¹ Max-Planck-Institut für Astronomie (MPIA), Königstuhl 17, 69117 Heidelberg, Germany
e-mail: abreu@mpia-hd.mpg.de
² Departamento de Astronomía, Universidad de Concepción, Av. Esteban Iturra s/n, Distrito Universitario, 160-C, Chile
³ Harvard-Smithsonian Center for Astrophysics, Cambridge, MA 02138, USA
⁴ Instituto de Radioastronomía y Astrofísica, Universidad Nacional Autónoma de México, Campus Morelia Apartado Postal 3-72, 58090 Morelia, Michoacán, México
⁵ Universität Heidelberg, Zentrum für Astronomie, Institut für Theoretische Astrophysik, Albert-Ueberle-Str. 2, 69120 Heidelberg, Germany

Received: 10 May 2016
Accepted: 20 June 2017

Abstract

Context. Herschel has revolutionized our ability to measure column densities (N_H) and temperatures (T) of molecular clouds thanks to its far infrared multiwavelength coverage. However, the lack of a well defined background intensity level in the Herschel data limits the accuracy of the N_H and T maps.

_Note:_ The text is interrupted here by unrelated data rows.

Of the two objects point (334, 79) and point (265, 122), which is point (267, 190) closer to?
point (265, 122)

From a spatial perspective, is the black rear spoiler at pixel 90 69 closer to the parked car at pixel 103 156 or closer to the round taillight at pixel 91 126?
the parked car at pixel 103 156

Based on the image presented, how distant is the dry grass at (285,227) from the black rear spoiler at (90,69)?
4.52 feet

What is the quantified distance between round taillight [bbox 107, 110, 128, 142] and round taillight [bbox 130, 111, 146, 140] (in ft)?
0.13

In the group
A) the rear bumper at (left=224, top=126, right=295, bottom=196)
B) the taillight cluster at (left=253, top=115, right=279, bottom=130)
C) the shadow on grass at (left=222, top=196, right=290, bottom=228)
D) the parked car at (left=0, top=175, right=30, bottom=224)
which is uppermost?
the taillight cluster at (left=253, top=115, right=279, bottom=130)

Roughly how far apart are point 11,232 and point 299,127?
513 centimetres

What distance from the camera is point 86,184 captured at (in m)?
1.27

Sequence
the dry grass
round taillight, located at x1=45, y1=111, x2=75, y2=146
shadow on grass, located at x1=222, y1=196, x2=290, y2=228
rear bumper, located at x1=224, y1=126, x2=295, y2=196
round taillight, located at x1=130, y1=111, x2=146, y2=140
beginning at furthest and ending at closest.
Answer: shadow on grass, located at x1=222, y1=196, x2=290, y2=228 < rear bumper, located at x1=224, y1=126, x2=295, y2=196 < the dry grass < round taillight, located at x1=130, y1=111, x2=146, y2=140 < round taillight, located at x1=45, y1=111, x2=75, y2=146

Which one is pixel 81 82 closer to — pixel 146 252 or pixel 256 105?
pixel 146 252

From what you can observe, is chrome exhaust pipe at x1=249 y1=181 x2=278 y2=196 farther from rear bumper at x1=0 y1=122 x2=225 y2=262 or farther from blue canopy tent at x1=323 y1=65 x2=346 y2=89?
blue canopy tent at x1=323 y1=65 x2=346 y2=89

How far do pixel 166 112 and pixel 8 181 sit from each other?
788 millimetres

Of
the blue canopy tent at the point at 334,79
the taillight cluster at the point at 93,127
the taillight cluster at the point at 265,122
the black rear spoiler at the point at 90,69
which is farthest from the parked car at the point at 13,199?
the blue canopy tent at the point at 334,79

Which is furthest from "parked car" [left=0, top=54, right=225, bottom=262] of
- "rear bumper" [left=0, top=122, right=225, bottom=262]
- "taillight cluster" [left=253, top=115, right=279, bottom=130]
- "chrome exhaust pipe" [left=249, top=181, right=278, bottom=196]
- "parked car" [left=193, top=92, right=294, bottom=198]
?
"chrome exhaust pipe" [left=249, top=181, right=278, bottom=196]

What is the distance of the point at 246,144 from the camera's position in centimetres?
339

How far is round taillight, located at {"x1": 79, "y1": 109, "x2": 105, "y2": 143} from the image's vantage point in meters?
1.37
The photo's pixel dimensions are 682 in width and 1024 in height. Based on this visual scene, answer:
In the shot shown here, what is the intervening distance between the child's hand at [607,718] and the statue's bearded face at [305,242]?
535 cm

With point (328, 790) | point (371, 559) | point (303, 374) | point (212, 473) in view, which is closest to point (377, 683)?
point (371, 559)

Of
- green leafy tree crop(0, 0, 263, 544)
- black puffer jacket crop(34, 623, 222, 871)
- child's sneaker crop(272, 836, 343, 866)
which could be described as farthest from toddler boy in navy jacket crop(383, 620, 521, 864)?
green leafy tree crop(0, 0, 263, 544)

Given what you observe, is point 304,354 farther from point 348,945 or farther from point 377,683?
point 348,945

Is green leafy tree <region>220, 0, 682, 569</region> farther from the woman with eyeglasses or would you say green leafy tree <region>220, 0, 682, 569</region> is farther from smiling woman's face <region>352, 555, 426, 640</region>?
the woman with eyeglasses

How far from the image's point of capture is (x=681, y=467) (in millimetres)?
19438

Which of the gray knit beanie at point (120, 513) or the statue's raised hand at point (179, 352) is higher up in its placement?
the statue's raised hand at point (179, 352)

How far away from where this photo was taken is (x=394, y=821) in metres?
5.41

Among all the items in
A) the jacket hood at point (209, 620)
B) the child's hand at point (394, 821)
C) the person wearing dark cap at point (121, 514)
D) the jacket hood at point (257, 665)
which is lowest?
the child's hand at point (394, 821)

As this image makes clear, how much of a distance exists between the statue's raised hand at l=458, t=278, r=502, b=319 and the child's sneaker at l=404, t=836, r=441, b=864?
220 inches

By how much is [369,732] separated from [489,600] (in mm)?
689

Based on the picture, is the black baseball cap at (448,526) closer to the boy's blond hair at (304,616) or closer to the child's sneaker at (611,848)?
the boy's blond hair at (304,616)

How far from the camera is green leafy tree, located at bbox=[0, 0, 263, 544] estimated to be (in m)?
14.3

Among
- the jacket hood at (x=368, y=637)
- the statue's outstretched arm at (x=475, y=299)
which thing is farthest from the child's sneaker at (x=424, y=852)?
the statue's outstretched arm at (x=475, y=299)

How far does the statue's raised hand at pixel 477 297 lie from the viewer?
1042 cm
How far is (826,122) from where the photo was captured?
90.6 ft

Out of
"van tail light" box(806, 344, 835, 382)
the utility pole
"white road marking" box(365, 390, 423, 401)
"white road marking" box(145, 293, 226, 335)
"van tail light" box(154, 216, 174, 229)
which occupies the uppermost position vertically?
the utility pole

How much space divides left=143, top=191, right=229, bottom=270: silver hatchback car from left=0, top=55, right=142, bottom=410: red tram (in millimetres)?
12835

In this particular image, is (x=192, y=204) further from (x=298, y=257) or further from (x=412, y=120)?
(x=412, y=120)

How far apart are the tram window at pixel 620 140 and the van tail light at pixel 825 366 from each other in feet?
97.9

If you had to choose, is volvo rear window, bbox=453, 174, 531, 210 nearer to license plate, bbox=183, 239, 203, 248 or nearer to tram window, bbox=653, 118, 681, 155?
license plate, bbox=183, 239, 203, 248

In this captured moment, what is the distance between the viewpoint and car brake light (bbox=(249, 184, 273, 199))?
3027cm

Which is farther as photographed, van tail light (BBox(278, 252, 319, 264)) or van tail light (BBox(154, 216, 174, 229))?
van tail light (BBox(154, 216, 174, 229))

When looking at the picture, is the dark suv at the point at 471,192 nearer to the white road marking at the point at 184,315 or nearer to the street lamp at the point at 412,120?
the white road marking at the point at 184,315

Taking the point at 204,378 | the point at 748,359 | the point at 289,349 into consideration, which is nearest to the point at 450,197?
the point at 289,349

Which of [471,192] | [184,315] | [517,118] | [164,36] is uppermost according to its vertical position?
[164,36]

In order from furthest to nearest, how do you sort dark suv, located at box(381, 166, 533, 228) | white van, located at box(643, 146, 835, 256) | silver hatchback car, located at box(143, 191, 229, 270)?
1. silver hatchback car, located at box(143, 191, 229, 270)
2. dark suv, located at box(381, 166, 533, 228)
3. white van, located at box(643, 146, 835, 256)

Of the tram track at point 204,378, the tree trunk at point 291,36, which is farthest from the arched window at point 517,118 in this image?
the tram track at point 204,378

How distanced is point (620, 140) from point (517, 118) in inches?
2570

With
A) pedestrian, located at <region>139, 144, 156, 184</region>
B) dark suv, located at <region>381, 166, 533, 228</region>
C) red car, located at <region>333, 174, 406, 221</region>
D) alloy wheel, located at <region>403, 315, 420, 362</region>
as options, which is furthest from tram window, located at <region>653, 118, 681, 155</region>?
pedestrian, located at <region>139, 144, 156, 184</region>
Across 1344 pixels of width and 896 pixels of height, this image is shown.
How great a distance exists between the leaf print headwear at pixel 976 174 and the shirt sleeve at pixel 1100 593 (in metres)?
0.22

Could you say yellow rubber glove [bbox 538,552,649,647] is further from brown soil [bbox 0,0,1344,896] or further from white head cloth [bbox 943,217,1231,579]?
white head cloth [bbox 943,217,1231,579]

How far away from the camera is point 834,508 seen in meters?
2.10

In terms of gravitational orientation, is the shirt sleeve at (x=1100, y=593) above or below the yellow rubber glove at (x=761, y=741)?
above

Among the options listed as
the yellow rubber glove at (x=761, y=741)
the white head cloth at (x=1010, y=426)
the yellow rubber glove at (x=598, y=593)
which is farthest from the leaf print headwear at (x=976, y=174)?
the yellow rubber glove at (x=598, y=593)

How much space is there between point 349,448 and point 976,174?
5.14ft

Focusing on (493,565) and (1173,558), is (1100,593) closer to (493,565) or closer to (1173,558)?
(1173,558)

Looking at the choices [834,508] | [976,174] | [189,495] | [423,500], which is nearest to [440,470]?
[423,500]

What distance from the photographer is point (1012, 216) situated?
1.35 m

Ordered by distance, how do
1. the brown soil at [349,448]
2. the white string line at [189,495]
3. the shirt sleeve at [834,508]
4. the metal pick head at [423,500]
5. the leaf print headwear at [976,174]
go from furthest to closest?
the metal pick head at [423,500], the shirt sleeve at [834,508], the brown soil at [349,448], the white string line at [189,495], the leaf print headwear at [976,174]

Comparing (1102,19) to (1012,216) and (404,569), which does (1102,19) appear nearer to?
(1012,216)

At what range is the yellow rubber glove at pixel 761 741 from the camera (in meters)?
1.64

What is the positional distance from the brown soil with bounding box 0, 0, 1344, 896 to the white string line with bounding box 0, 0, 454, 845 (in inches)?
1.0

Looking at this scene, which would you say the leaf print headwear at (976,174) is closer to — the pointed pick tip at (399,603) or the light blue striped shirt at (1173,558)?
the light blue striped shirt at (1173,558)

Aims. We aim to provide a method that corrects the missing Herschel background intensity levels using the Planck model for foreground Galactic thermal dust emission. For the Herschel/PACS data, both the constant-offset as well as the spatial dependence of the missing background must be addressed. For the Herschel/SPIRE data, the constant-offset correction has already been applied to the archival data so we are primarily concerned with the spatial dependence, which is most important at 250 μm.

Methods. We present a Fourier method that combines the publicly available Planck model on large angular scales with the Herschel images on smaller angular scales.

Results. We have applied our method to two regions spanning a range of Galactic environments: Perseus and the Galactic plane region around l = 11deg (HiGal–11). We post-processed the combined dust continuum emission images to generate column density and temperature maps. We compared these to previously adopted constant-offset corrections. We find significant differences (≳20%) over significant (~15%) areas of the maps, at low column densities (N_H ≲ 10²² cm^-2) and relatively high temperatures (T ≳ 20 K). We have also applied our method to synthetic observations of a simulated molecular cloud to validate our method.

Conclusions. Our method successfully corrects the Herschel images, including both the constant-offset intensity level and the scale-dependent background variations measured by Planck. Our method improves the previous constant-offset corrections, which did not account for variations in the background emission levels.